**Dataset excerpts**.
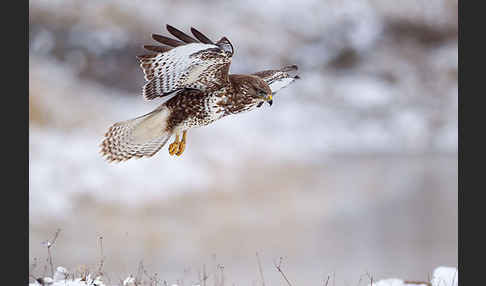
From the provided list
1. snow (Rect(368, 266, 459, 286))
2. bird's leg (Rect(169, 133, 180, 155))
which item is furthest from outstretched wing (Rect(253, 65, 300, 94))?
snow (Rect(368, 266, 459, 286))

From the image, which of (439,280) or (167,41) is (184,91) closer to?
(167,41)

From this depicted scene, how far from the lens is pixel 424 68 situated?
4102 millimetres

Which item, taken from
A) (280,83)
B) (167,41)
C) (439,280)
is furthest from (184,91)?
(439,280)

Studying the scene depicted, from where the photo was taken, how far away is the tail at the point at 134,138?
243 cm

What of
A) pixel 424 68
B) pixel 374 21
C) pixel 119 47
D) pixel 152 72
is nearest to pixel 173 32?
pixel 152 72

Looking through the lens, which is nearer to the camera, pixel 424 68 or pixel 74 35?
pixel 74 35

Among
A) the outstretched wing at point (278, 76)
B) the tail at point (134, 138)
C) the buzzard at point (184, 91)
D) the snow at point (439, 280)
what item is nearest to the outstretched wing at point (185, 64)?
the buzzard at point (184, 91)

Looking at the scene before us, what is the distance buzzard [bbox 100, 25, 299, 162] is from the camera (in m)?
2.07

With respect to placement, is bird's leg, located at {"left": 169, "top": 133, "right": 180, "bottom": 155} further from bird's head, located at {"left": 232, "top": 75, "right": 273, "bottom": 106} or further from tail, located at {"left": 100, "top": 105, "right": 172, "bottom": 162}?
bird's head, located at {"left": 232, "top": 75, "right": 273, "bottom": 106}

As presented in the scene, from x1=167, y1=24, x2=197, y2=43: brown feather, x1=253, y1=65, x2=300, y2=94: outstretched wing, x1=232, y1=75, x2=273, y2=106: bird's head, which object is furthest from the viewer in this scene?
x1=253, y1=65, x2=300, y2=94: outstretched wing

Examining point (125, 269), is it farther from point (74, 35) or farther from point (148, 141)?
point (74, 35)

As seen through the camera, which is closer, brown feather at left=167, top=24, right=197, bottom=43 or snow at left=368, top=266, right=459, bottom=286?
brown feather at left=167, top=24, right=197, bottom=43

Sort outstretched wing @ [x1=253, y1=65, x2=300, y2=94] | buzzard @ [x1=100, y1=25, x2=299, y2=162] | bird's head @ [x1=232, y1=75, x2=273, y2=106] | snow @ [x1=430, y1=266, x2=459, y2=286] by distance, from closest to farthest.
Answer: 1. buzzard @ [x1=100, y1=25, x2=299, y2=162]
2. bird's head @ [x1=232, y1=75, x2=273, y2=106]
3. outstretched wing @ [x1=253, y1=65, x2=300, y2=94]
4. snow @ [x1=430, y1=266, x2=459, y2=286]

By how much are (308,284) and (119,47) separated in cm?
210
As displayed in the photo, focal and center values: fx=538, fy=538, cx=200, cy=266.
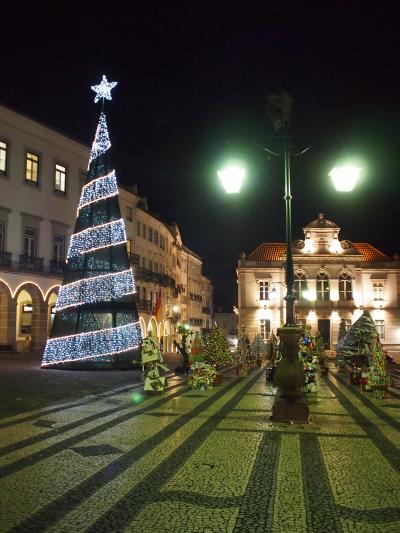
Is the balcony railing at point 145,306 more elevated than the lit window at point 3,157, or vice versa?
the lit window at point 3,157

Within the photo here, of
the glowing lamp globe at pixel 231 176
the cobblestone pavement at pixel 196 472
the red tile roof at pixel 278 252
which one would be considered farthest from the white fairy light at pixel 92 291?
the red tile roof at pixel 278 252

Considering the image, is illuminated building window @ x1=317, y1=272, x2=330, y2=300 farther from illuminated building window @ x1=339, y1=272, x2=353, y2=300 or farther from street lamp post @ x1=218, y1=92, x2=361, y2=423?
street lamp post @ x1=218, y1=92, x2=361, y2=423

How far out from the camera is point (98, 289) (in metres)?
22.3

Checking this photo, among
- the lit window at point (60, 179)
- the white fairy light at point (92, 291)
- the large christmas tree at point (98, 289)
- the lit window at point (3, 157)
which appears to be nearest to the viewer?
the large christmas tree at point (98, 289)

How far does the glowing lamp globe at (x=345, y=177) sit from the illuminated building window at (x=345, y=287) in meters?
49.8

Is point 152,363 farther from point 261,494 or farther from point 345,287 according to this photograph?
point 345,287

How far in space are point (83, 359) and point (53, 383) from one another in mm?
5178

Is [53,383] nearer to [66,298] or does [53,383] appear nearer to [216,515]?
[66,298]

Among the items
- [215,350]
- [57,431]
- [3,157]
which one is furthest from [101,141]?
[57,431]

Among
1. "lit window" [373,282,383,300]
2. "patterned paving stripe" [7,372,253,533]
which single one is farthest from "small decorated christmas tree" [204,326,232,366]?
"lit window" [373,282,383,300]

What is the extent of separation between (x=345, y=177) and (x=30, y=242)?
A: 85.4ft

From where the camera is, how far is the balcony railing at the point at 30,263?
30750 millimetres

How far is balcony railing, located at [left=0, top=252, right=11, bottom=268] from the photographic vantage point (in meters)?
29.4

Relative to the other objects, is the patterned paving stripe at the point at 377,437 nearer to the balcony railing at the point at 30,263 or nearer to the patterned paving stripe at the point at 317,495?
the patterned paving stripe at the point at 317,495
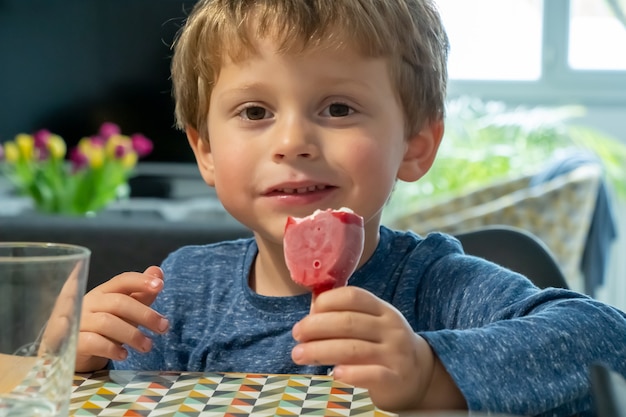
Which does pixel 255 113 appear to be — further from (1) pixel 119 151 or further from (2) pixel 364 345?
(1) pixel 119 151

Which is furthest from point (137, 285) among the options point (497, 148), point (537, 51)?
point (537, 51)

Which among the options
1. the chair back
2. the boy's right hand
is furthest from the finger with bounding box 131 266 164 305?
the chair back

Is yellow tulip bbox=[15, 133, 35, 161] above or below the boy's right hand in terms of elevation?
below

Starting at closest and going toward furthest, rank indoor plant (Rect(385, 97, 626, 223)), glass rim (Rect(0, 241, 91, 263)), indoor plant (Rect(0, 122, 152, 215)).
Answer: glass rim (Rect(0, 241, 91, 263))
indoor plant (Rect(0, 122, 152, 215))
indoor plant (Rect(385, 97, 626, 223))

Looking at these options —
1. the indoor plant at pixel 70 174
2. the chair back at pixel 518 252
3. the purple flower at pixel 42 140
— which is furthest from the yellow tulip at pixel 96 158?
the chair back at pixel 518 252

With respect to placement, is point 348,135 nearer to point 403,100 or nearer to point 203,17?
point 403,100

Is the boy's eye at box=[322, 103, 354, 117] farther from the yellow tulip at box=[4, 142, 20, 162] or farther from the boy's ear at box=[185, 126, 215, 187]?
the yellow tulip at box=[4, 142, 20, 162]

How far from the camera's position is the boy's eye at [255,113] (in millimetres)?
1201

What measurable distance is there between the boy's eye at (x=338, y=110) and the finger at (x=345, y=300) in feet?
1.32

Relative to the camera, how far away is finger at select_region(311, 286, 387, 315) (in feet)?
2.65

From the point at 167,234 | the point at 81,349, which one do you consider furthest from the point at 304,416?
the point at 167,234

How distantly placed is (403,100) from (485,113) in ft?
11.9

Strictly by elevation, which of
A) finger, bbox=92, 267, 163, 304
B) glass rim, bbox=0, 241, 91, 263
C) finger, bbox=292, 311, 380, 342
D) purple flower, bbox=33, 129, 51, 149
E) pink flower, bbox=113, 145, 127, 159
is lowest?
pink flower, bbox=113, 145, 127, 159

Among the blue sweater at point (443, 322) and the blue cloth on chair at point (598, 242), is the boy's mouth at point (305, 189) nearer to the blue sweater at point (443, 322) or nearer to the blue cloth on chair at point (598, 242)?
the blue sweater at point (443, 322)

**Task requirements**. Omit every image. Quote each record exactly.

**Complete output**.
From the provided list
1. snow (Rect(368, 266, 459, 286))
2. bird's leg (Rect(169, 133, 180, 155))
which item is furthest from outstretched wing (Rect(253, 65, 300, 94))?
snow (Rect(368, 266, 459, 286))

From the image, which of (439,280) or (167,41) is (184,91) closer to?
(167,41)

From this depicted scene, how far from the lens is pixel 424 68 situated?
4102 millimetres

Which item, taken from
A) (280,83)
B) (167,41)
C) (439,280)
is furthest from (184,91)?
(439,280)

Studying the scene depicted, from where the photo was taken, how far away is the tail at the point at 134,138?
243 cm

What of
A) pixel 424 68
B) pixel 374 21
C) pixel 119 47
D) pixel 152 72
is nearest to pixel 173 32?
pixel 152 72

Looking through the lens, which is nearer to the camera, pixel 424 68 or pixel 74 35?
pixel 74 35

Among
A) the outstretched wing at point (278, 76)
B) the tail at point (134, 138)
C) the buzzard at point (184, 91)
D) the snow at point (439, 280)
what item is nearest to the outstretched wing at point (185, 64)?
the buzzard at point (184, 91)

Looking at the scene before us, what is the distance buzzard [bbox 100, 25, 299, 162] is from the camera (in m)?
2.07

With respect to placement, is bird's leg, located at {"left": 169, "top": 133, "right": 180, "bottom": 155} further from bird's head, located at {"left": 232, "top": 75, "right": 273, "bottom": 106} or further from tail, located at {"left": 100, "top": 105, "right": 172, "bottom": 162}?
bird's head, located at {"left": 232, "top": 75, "right": 273, "bottom": 106}

As presented in the scene, from x1=167, y1=24, x2=197, y2=43: brown feather, x1=253, y1=65, x2=300, y2=94: outstretched wing, x1=232, y1=75, x2=273, y2=106: bird's head, which object is furthest from the viewer in this scene?
x1=253, y1=65, x2=300, y2=94: outstretched wing

Examining point (125, 269), is it farther from point (74, 35) or farther from point (148, 141)?
point (74, 35)

As seen through the camera, which is closer, brown feather at left=167, top=24, right=197, bottom=43 or snow at left=368, top=266, right=459, bottom=286?
brown feather at left=167, top=24, right=197, bottom=43

Sort outstretched wing @ [x1=253, y1=65, x2=300, y2=94] | buzzard @ [x1=100, y1=25, x2=299, y2=162] | bird's head @ [x1=232, y1=75, x2=273, y2=106] | snow @ [x1=430, y1=266, x2=459, y2=286] by distance, from closest to farthest.
Answer: 1. buzzard @ [x1=100, y1=25, x2=299, y2=162]
2. bird's head @ [x1=232, y1=75, x2=273, y2=106]
3. outstretched wing @ [x1=253, y1=65, x2=300, y2=94]
4. snow @ [x1=430, y1=266, x2=459, y2=286]

By how much are (308,284) and (119,47) separated in cm?
210
As displayed in the photo, focal and center values: fx=538, fy=538, cx=200, cy=266.
Is the balcony railing at point 145,306 more elevated than the lit window at point 3,157, or vice versa?
the lit window at point 3,157

Within the photo here, of
the glowing lamp globe at pixel 231 176
the cobblestone pavement at pixel 196 472
the red tile roof at pixel 278 252
which one would be considered farthest from the white fairy light at pixel 92 291?
the red tile roof at pixel 278 252

Considering the image, is illuminated building window @ x1=317, y1=272, x2=330, y2=300 farther from illuminated building window @ x1=339, y1=272, x2=353, y2=300 or farther from street lamp post @ x1=218, y1=92, x2=361, y2=423?
street lamp post @ x1=218, y1=92, x2=361, y2=423

How far out from the camera is point (98, 289) (in metres)?
22.3

Checking this photo, among
- the lit window at point (60, 179)
- the white fairy light at point (92, 291)
- the large christmas tree at point (98, 289)
- the lit window at point (3, 157)
which appears to be nearest to the viewer?
the large christmas tree at point (98, 289)

How far does the glowing lamp globe at (x=345, y=177) sit from the illuminated building window at (x=345, y=287) in meters?
49.8

Is point 152,363 farther from point 261,494 or farther from point 345,287 according to this photograph?
point 345,287

How far in space are point (83, 359) and point (53, 383) from one another in mm?
5178

Is [53,383] nearer to [66,298] or does [53,383] appear nearer to [216,515]?
[66,298]

Among the items
- [215,350]
- [57,431]
- [3,157]
which one is furthest from [101,141]?
[57,431]

Among
1. "lit window" [373,282,383,300]
2. "patterned paving stripe" [7,372,253,533]
which single one is farthest from "small decorated christmas tree" [204,326,232,366]?
"lit window" [373,282,383,300]

What is the extent of separation between (x=345, y=177) and (x=30, y=242)?
A: 85.4ft

From where the camera is, how far is the balcony railing at the point at 30,263?
30750 millimetres

How far is balcony railing, located at [left=0, top=252, right=11, bottom=268] from the photographic vantage point (in meters)?
29.4

Relative to the other objects, is the patterned paving stripe at the point at 377,437 nearer to the balcony railing at the point at 30,263 or nearer to the patterned paving stripe at the point at 317,495?
the patterned paving stripe at the point at 317,495
Which does pixel 255 113 appear to be — further from (1) pixel 119 151 or further from (2) pixel 364 345?
(1) pixel 119 151

Which is furthest from point (137, 285) among the options point (497, 148), point (537, 51)?
point (537, 51)

Which among the options
1. the chair back
2. the boy's right hand
is furthest from the finger with bounding box 131 266 164 305?
the chair back

Is yellow tulip bbox=[15, 133, 35, 161] above or below the boy's right hand in terms of elevation?
below

Starting at closest and going toward furthest, rank indoor plant (Rect(385, 97, 626, 223)), glass rim (Rect(0, 241, 91, 263)), indoor plant (Rect(0, 122, 152, 215)).
Answer: glass rim (Rect(0, 241, 91, 263))
indoor plant (Rect(0, 122, 152, 215))
indoor plant (Rect(385, 97, 626, 223))

Looking at these options —
1. the indoor plant at pixel 70 174
2. the chair back at pixel 518 252
3. the purple flower at pixel 42 140
— which is furthest from the yellow tulip at pixel 96 158?
the chair back at pixel 518 252

With respect to placement, is point 348,135 nearer to point 403,100 or nearer to point 203,17?
point 403,100

Is the boy's eye at box=[322, 103, 354, 117] farther from the yellow tulip at box=[4, 142, 20, 162] or farther from the boy's ear at box=[185, 126, 215, 187]?
the yellow tulip at box=[4, 142, 20, 162]

How far from the camera's position is the boy's eye at [255,113] (in millimetres)?
1201

What measurable distance is there between the boy's eye at (x=338, y=110) and the finger at (x=345, y=300) in feet?
1.32

Relative to the camera, how far away is finger at select_region(311, 286, 387, 315) (in feet)?
2.65

From the point at 167,234 | the point at 81,349, which one do you consider furthest from the point at 304,416?
the point at 167,234

How distantly placed is (403,100) from (485,113) in ft?
11.9

Strictly by elevation, which of
A) finger, bbox=92, 267, 163, 304
B) glass rim, bbox=0, 241, 91, 263
C) finger, bbox=292, 311, 380, 342
D) purple flower, bbox=33, 129, 51, 149
E) pink flower, bbox=113, 145, 127, 159
is lowest?
pink flower, bbox=113, 145, 127, 159

Among the blue sweater at point (443, 322) and the blue cloth on chair at point (598, 242), is the boy's mouth at point (305, 189) nearer to the blue sweater at point (443, 322) or nearer to the blue cloth on chair at point (598, 242)?
the blue sweater at point (443, 322)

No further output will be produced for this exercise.